- [TASK BRIEF]: Convert every line of the material below into a JSON list of strings, with one string per line and no entries for blank lines.

--- Start SOURCE RECORDS ---

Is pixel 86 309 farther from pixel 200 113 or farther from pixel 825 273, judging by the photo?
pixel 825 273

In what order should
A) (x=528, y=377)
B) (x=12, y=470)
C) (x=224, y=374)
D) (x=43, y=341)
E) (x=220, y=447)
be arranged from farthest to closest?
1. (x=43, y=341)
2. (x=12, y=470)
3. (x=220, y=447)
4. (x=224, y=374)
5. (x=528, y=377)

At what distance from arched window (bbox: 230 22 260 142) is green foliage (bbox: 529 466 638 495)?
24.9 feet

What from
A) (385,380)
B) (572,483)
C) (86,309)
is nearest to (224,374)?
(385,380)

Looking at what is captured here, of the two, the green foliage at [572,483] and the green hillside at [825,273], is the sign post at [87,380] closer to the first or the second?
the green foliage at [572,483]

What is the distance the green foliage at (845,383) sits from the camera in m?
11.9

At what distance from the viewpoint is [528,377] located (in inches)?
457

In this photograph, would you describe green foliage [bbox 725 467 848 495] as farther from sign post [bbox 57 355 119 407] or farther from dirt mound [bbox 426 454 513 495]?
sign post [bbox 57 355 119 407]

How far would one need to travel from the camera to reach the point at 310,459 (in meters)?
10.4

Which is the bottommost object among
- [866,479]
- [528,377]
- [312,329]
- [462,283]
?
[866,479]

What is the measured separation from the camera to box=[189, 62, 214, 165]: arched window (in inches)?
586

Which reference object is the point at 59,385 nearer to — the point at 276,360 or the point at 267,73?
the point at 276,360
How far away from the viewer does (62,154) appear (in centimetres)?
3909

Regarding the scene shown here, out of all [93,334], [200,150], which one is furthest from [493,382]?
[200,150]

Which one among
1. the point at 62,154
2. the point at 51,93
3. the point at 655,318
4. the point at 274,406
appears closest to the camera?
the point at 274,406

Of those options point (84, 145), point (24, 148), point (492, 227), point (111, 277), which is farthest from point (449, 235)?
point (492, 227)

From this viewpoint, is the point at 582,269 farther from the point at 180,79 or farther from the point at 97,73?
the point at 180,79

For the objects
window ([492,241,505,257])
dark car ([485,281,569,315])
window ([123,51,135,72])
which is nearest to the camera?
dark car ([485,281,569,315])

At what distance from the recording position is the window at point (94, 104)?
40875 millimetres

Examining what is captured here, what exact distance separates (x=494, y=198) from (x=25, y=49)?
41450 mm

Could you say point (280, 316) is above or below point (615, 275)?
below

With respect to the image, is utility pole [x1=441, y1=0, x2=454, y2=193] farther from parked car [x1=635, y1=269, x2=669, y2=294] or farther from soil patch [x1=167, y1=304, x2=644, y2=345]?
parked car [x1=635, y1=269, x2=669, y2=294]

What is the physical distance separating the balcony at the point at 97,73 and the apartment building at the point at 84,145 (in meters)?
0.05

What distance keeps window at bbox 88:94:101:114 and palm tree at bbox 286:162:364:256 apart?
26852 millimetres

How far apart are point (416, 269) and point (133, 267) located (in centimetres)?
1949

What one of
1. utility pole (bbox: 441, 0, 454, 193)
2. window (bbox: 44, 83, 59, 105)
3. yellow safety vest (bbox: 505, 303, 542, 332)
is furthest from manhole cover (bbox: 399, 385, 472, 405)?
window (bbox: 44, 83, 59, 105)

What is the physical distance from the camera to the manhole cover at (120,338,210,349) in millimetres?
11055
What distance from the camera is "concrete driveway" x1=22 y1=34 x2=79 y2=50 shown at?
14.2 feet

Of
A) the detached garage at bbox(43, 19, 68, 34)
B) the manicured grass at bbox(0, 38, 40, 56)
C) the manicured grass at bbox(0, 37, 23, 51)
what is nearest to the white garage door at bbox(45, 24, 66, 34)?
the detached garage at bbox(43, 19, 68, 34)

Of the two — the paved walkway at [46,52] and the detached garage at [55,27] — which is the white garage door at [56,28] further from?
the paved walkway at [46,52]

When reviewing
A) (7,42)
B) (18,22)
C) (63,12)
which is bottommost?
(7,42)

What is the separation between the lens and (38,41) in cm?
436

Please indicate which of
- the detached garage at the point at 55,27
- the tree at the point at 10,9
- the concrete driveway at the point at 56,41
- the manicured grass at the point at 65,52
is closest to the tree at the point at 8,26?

--- End SOURCE RECORDS ---

- [EXERCISE ANSWER]:
[
  "Is pixel 86 309 farther from pixel 200 113 or farther from pixel 825 273, judging by the photo?",
  "pixel 825 273",
  "In what order should",
  "A) (x=528, y=377)",
  "B) (x=12, y=470)",
  "C) (x=224, y=374)",
  "D) (x=43, y=341)",
  "E) (x=220, y=447)",
  "be arranged from farthest to closest?",
  "1. (x=43, y=341)",
  "2. (x=12, y=470)",
  "3. (x=220, y=447)",
  "4. (x=224, y=374)",
  "5. (x=528, y=377)",
  "At what distance from arched window (bbox: 230 22 260 142) is green foliage (bbox: 529 466 638 495)?",
  "24.9 feet",
  "What from",
  "A) (385,380)",
  "B) (572,483)",
  "C) (86,309)",
  "is nearest to (224,374)?",
  "(385,380)",
  "Looking at what is captured here, of the two, the green foliage at [572,483] and the green hillside at [825,273], is the sign post at [87,380] closer to the first or the second?",
  "the green foliage at [572,483]",
  "What is the distance the green foliage at (845,383) sits from the camera in m?",
  "11.9",
  "At what distance from the viewpoint is [528,377] located (in inches)?",
  "457",
  "In this photograph, would you describe green foliage [bbox 725 467 848 495] as farther from sign post [bbox 57 355 119 407] or farther from dirt mound [bbox 426 454 513 495]?",
  "sign post [bbox 57 355 119 407]",
  "How far would one need to travel from the camera to reach the point at 310,459 (in meters)?",
  "10.4",
  "Which is the bottommost object among",
  "- [866,479]",
  "- [528,377]",
  "- [312,329]",
  "- [462,283]",
  "?",
  "[866,479]",
  "What is the measured separation from the camera to box=[189, 62, 214, 165]: arched window (in inches)?",
  "586",
  "Which reference object is the point at 59,385 nearer to — the point at 276,360 or the point at 267,73?",
  "the point at 276,360",
  "How far away from the viewer does (62,154) appear (in centimetres)?",
  "3909",
  "Regarding the scene shown here, out of all [93,334], [200,150], which one is furthest from [493,382]?",
  "[200,150]",
  "Which one among",
  "1. the point at 62,154",
  "2. the point at 51,93",
  "3. the point at 655,318",
  "4. the point at 274,406",
  "appears closest to the camera?",
  "the point at 274,406",
  "Of those options point (84, 145), point (24, 148), point (492, 227), point (111, 277), which is farthest from point (449, 235)?",
  "point (492, 227)",
  "From this viewpoint, is the point at 582,269 farther from the point at 180,79 or farther from the point at 97,73?",
  "the point at 180,79",
  "For the objects",
  "window ([492,241,505,257])",
  "dark car ([485,281,569,315])",
  "window ([123,51,135,72])",
  "which is nearest to the camera?",
  "dark car ([485,281,569,315])",
  "At what distance from the recording position is the window at point (94, 104)?",
  "40875 millimetres",
  "Examining what is captured here, what exact distance separates (x=494, y=198) from (x=25, y=49)?",
  "41450 mm",
  "Could you say point (280, 316) is above or below point (615, 275)?",
  "below",
  "With respect to the image, is utility pole [x1=441, y1=0, x2=454, y2=193] farther from parked car [x1=635, y1=269, x2=669, y2=294] or farther from soil patch [x1=167, y1=304, x2=644, y2=345]?",
  "parked car [x1=635, y1=269, x2=669, y2=294]",
  "What is the physical distance separating the balcony at the point at 97,73 and the apartment building at the point at 84,145 (in meters)?",
  "0.05",
  "What distance keeps window at bbox 88:94:101:114 and palm tree at bbox 286:162:364:256 apart?",
  "26852 millimetres",
  "How far apart are point (416, 269) and point (133, 267) located (in centimetres)?",
  "1949",
  "What one of",
  "1. utility pole (bbox: 441, 0, 454, 193)",
  "2. window (bbox: 44, 83, 59, 105)",
  "3. yellow safety vest (bbox: 505, 303, 542, 332)",
  "is furthest from manhole cover (bbox: 399, 385, 472, 405)?",
  "window (bbox: 44, 83, 59, 105)",
  "What is the physical distance from the camera to the manhole cover at (120,338,210,349) in millimetres?",
  "11055",
  "What distance from the camera is \"concrete driveway\" x1=22 y1=34 x2=79 y2=50 shown at?",
  "14.2 feet",
  "Of",
  "A) the detached garage at bbox(43, 19, 68, 34)",
  "B) the manicured grass at bbox(0, 38, 40, 56)",
  "C) the manicured grass at bbox(0, 37, 23, 51)",
  "what is nearest to the white garage door at bbox(45, 24, 66, 34)?",
  "the detached garage at bbox(43, 19, 68, 34)",
  "Of the two — the paved walkway at [46,52] and the detached garage at [55,27] — which is the white garage door at [56,28] further from?",
  "the paved walkway at [46,52]",
  "When reviewing",
  "A) (7,42)",
  "B) (18,22)",
  "C) (63,12)",
  "which is bottommost?",
  "(7,42)",
  "What is the separation between the lens and (38,41) in cm?",
  "436",
  "Please indicate which of",
  "- the detached garage at the point at 55,27",
  "- the tree at the point at 10,9",
  "- the concrete driveway at the point at 56,41",
  "- the manicured grass at the point at 65,52",
  "is closest to the tree at the point at 8,26?"
]